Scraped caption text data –
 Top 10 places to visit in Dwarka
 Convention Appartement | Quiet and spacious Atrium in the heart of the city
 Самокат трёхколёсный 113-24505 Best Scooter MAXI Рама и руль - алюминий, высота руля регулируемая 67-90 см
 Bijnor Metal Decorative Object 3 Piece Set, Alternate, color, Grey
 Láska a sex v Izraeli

The problem –
Every record must be repeated precisely and in full.

Output of the task –
 Top 10 places to visit in Dwarka
 Convention Appartement | Quiet and spacious Atrium in the heart of the city
 Самокат трёхколёсный 113-24505 Best Scooter MAXI Рама и руль - алюминий, высота руля регулируемая 67-90 см
 Bijnor Metal Decorative Object 3 Piece Set, Alternate, color, Grey
 Láska a sex v Izraeli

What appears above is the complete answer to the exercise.